Я бросился в противоположную сторону – по тропинке, параллельной главной пансионатской аллее, споткнулся о корень, упал, дальше уже побежал, припадая на одну ногу. Потом остановился, проламывая кусты, побежал вправо, снова споткнулся, налетел на ствол дерева.
До домика я добрался, прихрамывая, прижимая руку к ушибленной груди. Подбоченясь, поставив одну ногу на кресло, высоко задрав подол юбки, Татьяна стояла посреди комнаты. За ее спиной бликовало зеркало.
– Королева принимает присягу! – объявила она.
Я сделал шаг вперед, опустился на колени возле кресла, поцеловал ее колено. Мои губы, скользя по нежной коже бедра, начали подниматься все выше и выше. Ее рука легла мне на затылок.
– Я присягаю! – задерживая дыхание, сказал я.
Глава 9
Я мнил себя мастером женского фотопортрета. В особенности – фотопортрета специфического, жанра полу-ню.
Того самого, который при пристальном рассмотрении пошлее пошлого. Проститутское целомудрие модели: «Ну, кому дать? А то я в школу опаздываю!»
В этом жанре я поднаторел еще в эпоху вояжей по детсадам, пионерлагерям и воинским частям. Или – свадебных халтур. Снимая сладких малюток, солдатиков в значках и нашивках, брачующиеся пары и их гордых родственников с тупыми рожами, я чувствовал необходимость в чем-то, что было бы совершенно иным по вкусу, совершенно иным по присущей объекту съемки поэтике. Но таким же пошлым.
Полу-ню подходили великолепно. Распластанные телки, демонстрирующие свое естество, полностью накрывались статьей УК о порнографии. Полу-ню ускользали из-под суровых статей.
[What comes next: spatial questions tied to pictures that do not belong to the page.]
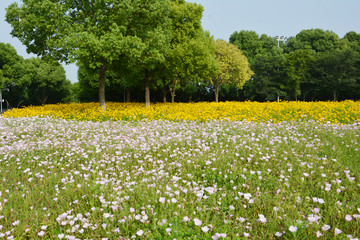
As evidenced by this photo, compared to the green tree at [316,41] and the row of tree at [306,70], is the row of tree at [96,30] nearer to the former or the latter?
the row of tree at [306,70]

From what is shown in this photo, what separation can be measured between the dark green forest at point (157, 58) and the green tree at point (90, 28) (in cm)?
7

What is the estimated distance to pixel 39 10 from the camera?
672 inches

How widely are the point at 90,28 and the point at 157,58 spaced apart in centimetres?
555

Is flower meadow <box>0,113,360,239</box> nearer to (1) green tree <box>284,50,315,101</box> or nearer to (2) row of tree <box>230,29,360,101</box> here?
Result: (2) row of tree <box>230,29,360,101</box>

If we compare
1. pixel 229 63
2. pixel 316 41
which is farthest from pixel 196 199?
pixel 316 41

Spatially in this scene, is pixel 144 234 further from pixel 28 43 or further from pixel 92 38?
pixel 28 43

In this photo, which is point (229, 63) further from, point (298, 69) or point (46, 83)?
point (46, 83)

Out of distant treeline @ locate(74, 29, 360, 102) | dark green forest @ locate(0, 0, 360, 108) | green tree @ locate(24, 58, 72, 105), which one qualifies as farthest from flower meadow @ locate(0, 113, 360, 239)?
green tree @ locate(24, 58, 72, 105)

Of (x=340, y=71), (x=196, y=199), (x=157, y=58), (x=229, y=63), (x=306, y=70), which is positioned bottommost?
(x=196, y=199)

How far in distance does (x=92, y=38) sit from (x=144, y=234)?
15.9 meters

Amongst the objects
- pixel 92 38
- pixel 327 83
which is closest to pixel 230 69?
pixel 327 83

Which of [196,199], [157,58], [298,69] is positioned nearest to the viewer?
[196,199]

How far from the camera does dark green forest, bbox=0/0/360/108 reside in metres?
17.6

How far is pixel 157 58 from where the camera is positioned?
65.3 ft
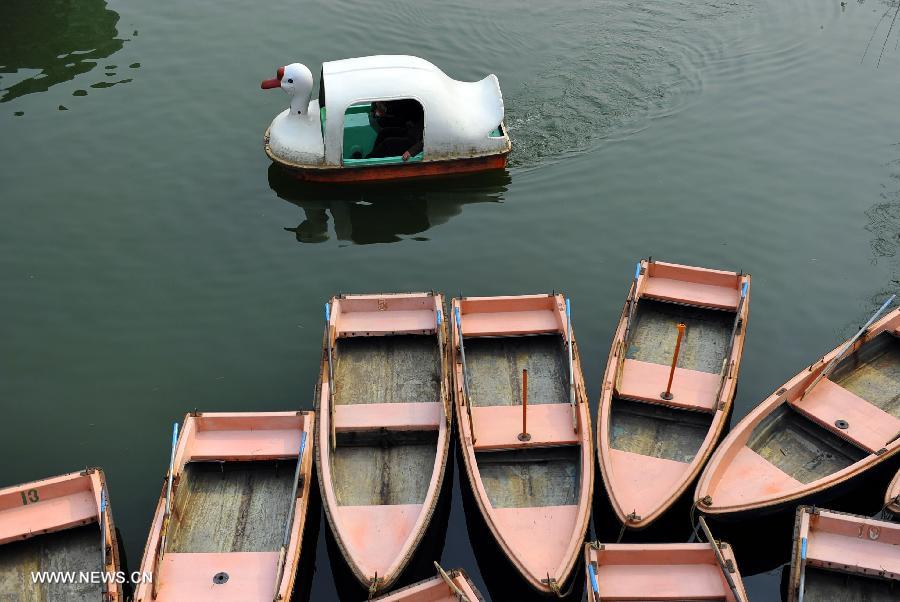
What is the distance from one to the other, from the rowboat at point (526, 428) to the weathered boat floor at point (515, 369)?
2cm

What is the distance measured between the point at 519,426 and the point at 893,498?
484 centimetres

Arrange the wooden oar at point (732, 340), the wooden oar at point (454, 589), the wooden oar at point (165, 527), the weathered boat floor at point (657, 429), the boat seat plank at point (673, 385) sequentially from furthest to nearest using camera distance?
1. the wooden oar at point (732, 340)
2. the boat seat plank at point (673, 385)
3. the weathered boat floor at point (657, 429)
4. the wooden oar at point (165, 527)
5. the wooden oar at point (454, 589)

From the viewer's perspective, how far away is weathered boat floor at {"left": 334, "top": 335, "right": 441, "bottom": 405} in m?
13.6

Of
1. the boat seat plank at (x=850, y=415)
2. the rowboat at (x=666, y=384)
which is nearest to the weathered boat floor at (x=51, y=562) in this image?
the rowboat at (x=666, y=384)

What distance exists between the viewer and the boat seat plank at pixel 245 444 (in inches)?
480

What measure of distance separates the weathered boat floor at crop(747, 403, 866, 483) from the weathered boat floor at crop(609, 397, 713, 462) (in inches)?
30.9

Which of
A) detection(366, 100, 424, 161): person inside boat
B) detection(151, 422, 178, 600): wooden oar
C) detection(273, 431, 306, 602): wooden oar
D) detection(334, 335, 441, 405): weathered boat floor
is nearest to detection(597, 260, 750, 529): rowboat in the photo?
detection(334, 335, 441, 405): weathered boat floor

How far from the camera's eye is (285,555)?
10.8m

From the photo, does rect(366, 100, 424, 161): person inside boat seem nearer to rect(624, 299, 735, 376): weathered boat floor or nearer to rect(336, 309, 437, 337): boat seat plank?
rect(336, 309, 437, 337): boat seat plank

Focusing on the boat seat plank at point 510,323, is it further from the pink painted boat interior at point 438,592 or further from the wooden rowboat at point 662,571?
the pink painted boat interior at point 438,592

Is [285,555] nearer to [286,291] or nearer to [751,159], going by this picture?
[286,291]

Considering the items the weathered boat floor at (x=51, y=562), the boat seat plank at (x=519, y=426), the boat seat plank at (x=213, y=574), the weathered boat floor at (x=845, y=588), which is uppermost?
the boat seat plank at (x=519, y=426)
Псевдохудожественные изыски придавали им видимость творений: кисея на причинном месте, легкая тень на груди, выстроенный свет, грим, мази, позволявшие задекорировать некстати появившийся прыщик, – полунювые модели были все в теле, жрали пирожные с кремом, в чай клали по пять ложек сахара.
Что-то во мне сопротивлялось, что-то заставляло меня одеревянивать натуру, тем самым как бы выражая свое отношение и к ней, и к заказчикам. Таким же дубам. Последствия оказались далекоидущими. Все снимаемое – уже после того как я перестал бояться статей УК, после того как рынок начал властно требовать иного – стало деревянным.
Татьяну я снимал в пансионате. На следующий день после танцев. Снимал ее – она просила сама – и следующей ночью, вернее, перед самым рассветом, в неясной дымке, в предрассветном тумане.
И утром, и днем, когда мы собирались в обратный путь.
Зачем она позволяла себя фотографировать? Все-таки не верила в мои способности? Полагалась на свою безнаказанность, на то, что на нее у меня рука не поднимется? Или же, будучи безвольным, послушным орудием, смирилась с планом по устранению свидетелей и, зная, чем это ей грозит, не могла найти силы отказаться? Если и так, все равно ей нет оправдания: как раз причастность к групповщине прощена быть не может, в отличие от самого тяжкого, но своего собственного проступка.